W poniedziałek ma zapaść wyrok w sprawie księdza z Lublina, oskarżonego o prowadzenie samochodu po pijanemu. Zdaniem śledczych, duchowy w o mało nie spowodował wypadku, mając ponad 2 promile alkoholu w organizmie.
Sprawę księdza rozstrzygnie Sąd Rejonowy Lublin-Zachód. Postępowanie dotyczy wydarzeń z lutego 2016 r. Duchowny miał wówczas zajechać drogę innemu kierowcy, co o mało nie doprowadził do wypadku. Do zdarzenia doszło w zbiegu ul. Radości i Filaretów.
Kierowca pojechał za autem duchownego aż na ul.

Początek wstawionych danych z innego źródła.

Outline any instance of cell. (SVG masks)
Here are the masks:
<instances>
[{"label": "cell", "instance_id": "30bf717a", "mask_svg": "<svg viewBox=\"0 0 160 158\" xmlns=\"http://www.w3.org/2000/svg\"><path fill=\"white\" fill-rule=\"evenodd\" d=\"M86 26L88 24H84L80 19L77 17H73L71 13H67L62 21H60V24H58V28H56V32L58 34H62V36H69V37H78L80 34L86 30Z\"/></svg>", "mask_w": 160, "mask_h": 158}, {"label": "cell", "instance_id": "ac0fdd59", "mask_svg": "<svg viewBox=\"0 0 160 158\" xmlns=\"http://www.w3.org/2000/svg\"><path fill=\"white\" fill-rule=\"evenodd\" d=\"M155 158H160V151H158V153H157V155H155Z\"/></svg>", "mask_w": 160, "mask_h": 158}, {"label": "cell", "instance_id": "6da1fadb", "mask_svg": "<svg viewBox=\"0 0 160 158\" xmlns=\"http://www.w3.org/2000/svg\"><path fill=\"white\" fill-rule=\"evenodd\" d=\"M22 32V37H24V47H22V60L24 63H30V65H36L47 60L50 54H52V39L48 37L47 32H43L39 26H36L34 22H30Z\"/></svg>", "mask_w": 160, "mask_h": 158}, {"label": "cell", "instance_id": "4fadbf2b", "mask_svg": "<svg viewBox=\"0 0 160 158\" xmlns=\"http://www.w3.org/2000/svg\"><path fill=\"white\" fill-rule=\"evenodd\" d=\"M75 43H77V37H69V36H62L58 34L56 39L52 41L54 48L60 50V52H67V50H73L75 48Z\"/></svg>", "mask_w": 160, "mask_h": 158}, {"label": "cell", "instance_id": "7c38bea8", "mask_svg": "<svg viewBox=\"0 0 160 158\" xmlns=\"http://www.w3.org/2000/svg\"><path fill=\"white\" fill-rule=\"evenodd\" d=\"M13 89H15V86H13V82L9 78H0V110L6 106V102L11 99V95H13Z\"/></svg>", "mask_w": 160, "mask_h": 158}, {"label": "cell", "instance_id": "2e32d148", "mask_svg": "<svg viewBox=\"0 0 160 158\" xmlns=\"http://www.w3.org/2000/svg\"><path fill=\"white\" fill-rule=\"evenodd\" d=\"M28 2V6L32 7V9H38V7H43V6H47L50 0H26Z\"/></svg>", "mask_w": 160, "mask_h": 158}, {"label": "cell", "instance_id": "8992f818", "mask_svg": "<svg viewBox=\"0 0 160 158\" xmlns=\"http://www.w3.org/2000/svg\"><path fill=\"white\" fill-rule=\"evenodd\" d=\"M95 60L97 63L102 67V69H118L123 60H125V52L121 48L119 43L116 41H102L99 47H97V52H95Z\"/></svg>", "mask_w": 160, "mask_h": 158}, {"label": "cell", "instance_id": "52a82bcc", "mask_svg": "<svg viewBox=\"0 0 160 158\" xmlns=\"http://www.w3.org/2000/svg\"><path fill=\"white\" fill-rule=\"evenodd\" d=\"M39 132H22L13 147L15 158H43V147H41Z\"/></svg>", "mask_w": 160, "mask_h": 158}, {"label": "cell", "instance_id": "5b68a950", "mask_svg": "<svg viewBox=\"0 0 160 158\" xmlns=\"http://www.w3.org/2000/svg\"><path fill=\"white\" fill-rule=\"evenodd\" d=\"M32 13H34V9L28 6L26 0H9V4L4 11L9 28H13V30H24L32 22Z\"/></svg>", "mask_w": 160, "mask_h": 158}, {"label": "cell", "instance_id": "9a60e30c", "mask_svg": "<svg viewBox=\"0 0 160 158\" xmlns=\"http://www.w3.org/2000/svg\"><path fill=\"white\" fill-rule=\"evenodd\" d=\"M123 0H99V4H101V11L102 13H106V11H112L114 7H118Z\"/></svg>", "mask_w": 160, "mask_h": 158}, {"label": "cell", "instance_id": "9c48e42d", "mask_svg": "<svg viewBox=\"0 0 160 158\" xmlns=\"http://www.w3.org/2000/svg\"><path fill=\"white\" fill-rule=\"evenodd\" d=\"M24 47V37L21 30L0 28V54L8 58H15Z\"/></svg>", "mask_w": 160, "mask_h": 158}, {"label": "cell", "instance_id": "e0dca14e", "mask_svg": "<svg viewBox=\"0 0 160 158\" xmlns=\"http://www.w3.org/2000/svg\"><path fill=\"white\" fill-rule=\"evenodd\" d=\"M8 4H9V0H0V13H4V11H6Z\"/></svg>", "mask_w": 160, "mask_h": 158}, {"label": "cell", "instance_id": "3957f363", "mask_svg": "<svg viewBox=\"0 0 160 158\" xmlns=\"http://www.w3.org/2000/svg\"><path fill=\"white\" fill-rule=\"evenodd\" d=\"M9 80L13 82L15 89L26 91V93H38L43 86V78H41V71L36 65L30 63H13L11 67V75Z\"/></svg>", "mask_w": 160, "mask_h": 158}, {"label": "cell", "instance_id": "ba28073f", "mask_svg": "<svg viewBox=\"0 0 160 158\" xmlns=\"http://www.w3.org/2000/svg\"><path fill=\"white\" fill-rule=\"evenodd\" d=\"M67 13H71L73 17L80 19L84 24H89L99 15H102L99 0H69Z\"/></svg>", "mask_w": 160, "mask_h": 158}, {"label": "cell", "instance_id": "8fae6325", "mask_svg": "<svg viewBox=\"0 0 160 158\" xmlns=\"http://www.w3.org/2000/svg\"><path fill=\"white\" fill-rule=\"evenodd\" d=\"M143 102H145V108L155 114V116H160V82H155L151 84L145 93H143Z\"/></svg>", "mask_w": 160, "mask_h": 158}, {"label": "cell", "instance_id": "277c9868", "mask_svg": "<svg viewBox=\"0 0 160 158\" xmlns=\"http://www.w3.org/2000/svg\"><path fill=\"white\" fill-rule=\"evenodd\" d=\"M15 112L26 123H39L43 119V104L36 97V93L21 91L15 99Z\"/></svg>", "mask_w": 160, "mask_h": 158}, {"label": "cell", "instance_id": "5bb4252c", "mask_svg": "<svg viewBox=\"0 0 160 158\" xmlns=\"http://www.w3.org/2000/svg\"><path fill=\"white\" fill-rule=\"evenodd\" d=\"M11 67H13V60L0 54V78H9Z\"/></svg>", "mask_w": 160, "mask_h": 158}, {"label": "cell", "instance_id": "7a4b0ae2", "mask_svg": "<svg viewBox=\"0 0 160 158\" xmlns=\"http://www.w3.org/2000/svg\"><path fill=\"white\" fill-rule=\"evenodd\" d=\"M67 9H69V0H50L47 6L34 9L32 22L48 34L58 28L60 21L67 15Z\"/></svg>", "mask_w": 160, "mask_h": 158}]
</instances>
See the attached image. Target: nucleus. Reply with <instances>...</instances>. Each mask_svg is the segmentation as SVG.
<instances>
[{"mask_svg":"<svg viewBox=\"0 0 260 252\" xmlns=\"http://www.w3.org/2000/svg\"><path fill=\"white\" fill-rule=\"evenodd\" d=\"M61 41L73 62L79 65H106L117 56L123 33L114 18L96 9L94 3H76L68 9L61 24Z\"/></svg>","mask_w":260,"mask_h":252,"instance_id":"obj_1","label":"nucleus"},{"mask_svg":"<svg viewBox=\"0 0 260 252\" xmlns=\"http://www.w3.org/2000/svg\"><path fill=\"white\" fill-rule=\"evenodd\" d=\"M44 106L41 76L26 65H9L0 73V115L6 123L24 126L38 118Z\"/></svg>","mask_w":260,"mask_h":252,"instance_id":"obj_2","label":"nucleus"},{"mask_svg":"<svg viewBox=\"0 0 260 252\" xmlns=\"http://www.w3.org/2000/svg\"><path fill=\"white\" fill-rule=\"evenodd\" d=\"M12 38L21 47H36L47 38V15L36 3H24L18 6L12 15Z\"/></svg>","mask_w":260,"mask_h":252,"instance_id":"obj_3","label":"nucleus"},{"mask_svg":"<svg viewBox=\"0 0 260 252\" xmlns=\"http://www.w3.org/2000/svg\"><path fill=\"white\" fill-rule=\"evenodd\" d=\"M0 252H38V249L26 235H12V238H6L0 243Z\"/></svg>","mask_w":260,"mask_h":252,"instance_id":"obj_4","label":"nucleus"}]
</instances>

Skierki. Tam zobaczył, jak mężczyzna wysiada z samochodu i wchodzi do budynku miejscowej plebanii. Świadek wezwał policjantów. Kiedy ksiądz wyszedł na zewnątrz, rozpoznał w nim człowieka, za którym jechał. Zdaniem świadka, ksiądz był pod wyraźnym wpływem alkoholu.
Podczas jednej z rozpraw do prowadzenia auta przyznał się kolega duchownego. Z jego relacji wynikało, że świadkowie mogli ich pomylić. Ci jednak przekonywali, że za kierowcą na pewno siedział ksiądz. Badanie trzeźwości przeprowadzone po zdarzeniu wykazało, że miał on 2,2 promila alkoholu w organizmie.
Za prowadzenie po pijanemu grozi mu do 2 lat więzienia.